L’évolution du cadre juridique régissant le marché financier algérien s’inscrit dans une dynamique de modernisation des mécanismes de transparence et de renforcement de la gouvernance des sociétés faisant appel public à l’épargne. Dans cette perspective, l’approbation par la Commission d’Organisation et de Surveillance des Opérations de Bourse (COSOB) d’un nouveau règlement relatif aux obligations d’information des sociétés cotées constitue une étape structurante pour la consolidation de la confiance des investisseurs et l’alignement du droit boursier national sur les standards internationaux.
Un fondement juridique au service de la transparence financière
Le règlement adopté s’inscrit dans le prolongement des textes régissant le marché des valeurs mobilières et des missions confiées à la COSOB en matière de contrôle, de régulation et de protection de l’épargne investie en valeurs mobilières. Il vise principalement à préciser et à renforcer les obligations d’information périodique et occasionnelle pesant sur les sociétés cotées.
La transparence financière apparaît ici comme un principe structurant du droit boursier.
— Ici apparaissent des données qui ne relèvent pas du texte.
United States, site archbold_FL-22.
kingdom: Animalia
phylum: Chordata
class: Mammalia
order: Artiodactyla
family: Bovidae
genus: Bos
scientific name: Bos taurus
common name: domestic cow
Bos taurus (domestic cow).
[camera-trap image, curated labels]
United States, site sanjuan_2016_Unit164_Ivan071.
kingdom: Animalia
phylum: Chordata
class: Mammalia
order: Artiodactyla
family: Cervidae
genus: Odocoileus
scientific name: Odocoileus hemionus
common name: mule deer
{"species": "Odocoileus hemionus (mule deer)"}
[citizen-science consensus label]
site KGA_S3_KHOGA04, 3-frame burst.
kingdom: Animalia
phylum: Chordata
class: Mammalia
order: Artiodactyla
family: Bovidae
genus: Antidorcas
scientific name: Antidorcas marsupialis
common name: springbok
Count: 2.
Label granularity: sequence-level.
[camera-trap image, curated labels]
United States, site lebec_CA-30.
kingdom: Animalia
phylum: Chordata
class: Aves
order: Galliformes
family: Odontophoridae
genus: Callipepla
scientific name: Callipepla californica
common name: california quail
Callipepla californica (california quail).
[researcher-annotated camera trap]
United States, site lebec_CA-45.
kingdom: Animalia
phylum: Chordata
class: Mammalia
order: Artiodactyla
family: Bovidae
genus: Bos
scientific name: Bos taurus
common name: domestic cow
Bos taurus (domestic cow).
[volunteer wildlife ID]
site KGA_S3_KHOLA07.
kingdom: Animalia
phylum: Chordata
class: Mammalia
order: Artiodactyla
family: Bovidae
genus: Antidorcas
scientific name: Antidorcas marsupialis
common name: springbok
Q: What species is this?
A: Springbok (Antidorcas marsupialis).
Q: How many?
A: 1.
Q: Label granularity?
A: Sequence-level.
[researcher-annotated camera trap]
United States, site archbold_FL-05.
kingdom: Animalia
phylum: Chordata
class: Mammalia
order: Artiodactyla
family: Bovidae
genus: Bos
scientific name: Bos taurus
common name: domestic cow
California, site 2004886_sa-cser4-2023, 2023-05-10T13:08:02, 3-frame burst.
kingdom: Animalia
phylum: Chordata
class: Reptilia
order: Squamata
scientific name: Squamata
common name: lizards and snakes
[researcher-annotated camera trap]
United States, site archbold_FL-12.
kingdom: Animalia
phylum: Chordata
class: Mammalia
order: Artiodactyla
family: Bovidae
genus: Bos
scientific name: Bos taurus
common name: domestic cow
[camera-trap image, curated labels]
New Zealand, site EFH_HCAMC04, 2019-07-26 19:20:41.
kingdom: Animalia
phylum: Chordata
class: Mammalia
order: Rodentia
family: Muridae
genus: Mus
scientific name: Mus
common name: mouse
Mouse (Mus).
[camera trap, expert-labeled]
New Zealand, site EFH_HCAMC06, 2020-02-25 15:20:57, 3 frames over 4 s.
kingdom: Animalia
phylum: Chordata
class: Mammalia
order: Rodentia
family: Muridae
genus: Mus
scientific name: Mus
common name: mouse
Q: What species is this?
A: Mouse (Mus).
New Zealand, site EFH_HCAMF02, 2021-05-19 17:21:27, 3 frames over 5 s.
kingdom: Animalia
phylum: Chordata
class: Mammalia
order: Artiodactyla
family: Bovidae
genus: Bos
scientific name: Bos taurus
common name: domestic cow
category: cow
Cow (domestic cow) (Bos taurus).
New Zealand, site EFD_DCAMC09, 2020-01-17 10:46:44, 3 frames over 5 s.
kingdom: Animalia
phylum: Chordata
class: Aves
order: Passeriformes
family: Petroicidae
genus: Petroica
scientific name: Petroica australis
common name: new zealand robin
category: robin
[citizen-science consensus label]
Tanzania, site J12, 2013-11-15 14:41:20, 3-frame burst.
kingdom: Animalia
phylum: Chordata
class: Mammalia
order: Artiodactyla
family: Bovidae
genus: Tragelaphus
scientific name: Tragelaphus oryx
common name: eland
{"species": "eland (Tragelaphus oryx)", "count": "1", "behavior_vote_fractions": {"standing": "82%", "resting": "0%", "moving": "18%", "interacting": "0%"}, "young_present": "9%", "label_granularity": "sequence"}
Elle permet d’assurer l’égalité d’accès à l’information entre les investisseurs, condition essentielle au bon fonctionnement du marché et à la sincérité de la formation des prix.
Le renforcement des obligations d’information
Le nouveau dispositif met l’accent sur plusieurs axes majeurs :
- la publication régulière d’états financiers fiables et certifiés ;
- la communication immédiate de toute information susceptible d’influencer le cours des titres ;
- l’encadrement des délais et des modalités de diffusion de l’information financière.
Ces exigences traduisent la volonté du régulateur d’instaurer un cadre normatif plus rigoureux en matière de divulgation, réduisant ainsi les asymétries d’information et les risques d’abus de marché.
Gouvernance des sociétés cotées et responsabilité des dirigeants
Au-delà de la seule information financière, le règlement consacre une approche plus globale de la gouvernance des sociétés cotées. Les organes de direction se voient investis d’une responsabilité accrue quant à la qualité, à la fiabilité et à la diffusion de l’information communiquée au public.
Cette évolution participe à l’émergence d’un véritable droit de la gouvernance boursière en Algérie, fondé sur :
- la responsabilité des dirigeants sociaux ;
- le rôle renforcé des organes de contrôle interne ;
- la traçabilité des décisions ayant un impact sur les investisseurs.
Un instrument d’attractivité du marché financier
L’adoption de ce nouveau règlement répond également à un objectif économique : améliorer l’attractivité du marché financier algérien. En renforçant la sécurité juridique et la lisibilité de l’information financière, le régulateur crée les conditions favorables à l’orientation de l’épargne vers le financement des entreprises.
Cette réforme s’inscrit ainsi dans une logique plus large de diversification des sources de financement de l’économie nationale et de développement du marché des capitaux.
Une convergence avec les standards internationaux
L’évolution du cadre réglementaire témoigne d’une volonté d’alignement progressif sur les meilleures pratiques internationales en matière de reporting financier et de gouvernance. Cette convergence est essentielle pour favoriser l’intégration du marché financier algérien dans les circuits d’investissement régionaux et internationaux.
Le nouveau règlement de la COSOB marque une avancée significative dans la structuration du droit boursier algérien. En consacrant la transparence financière comme principe central et en renforçant les exigences de gouvernance des sociétés cotées, il contribue à la protection des investisseurs, à la crédibilité du marché et à la modernisation du système financier national.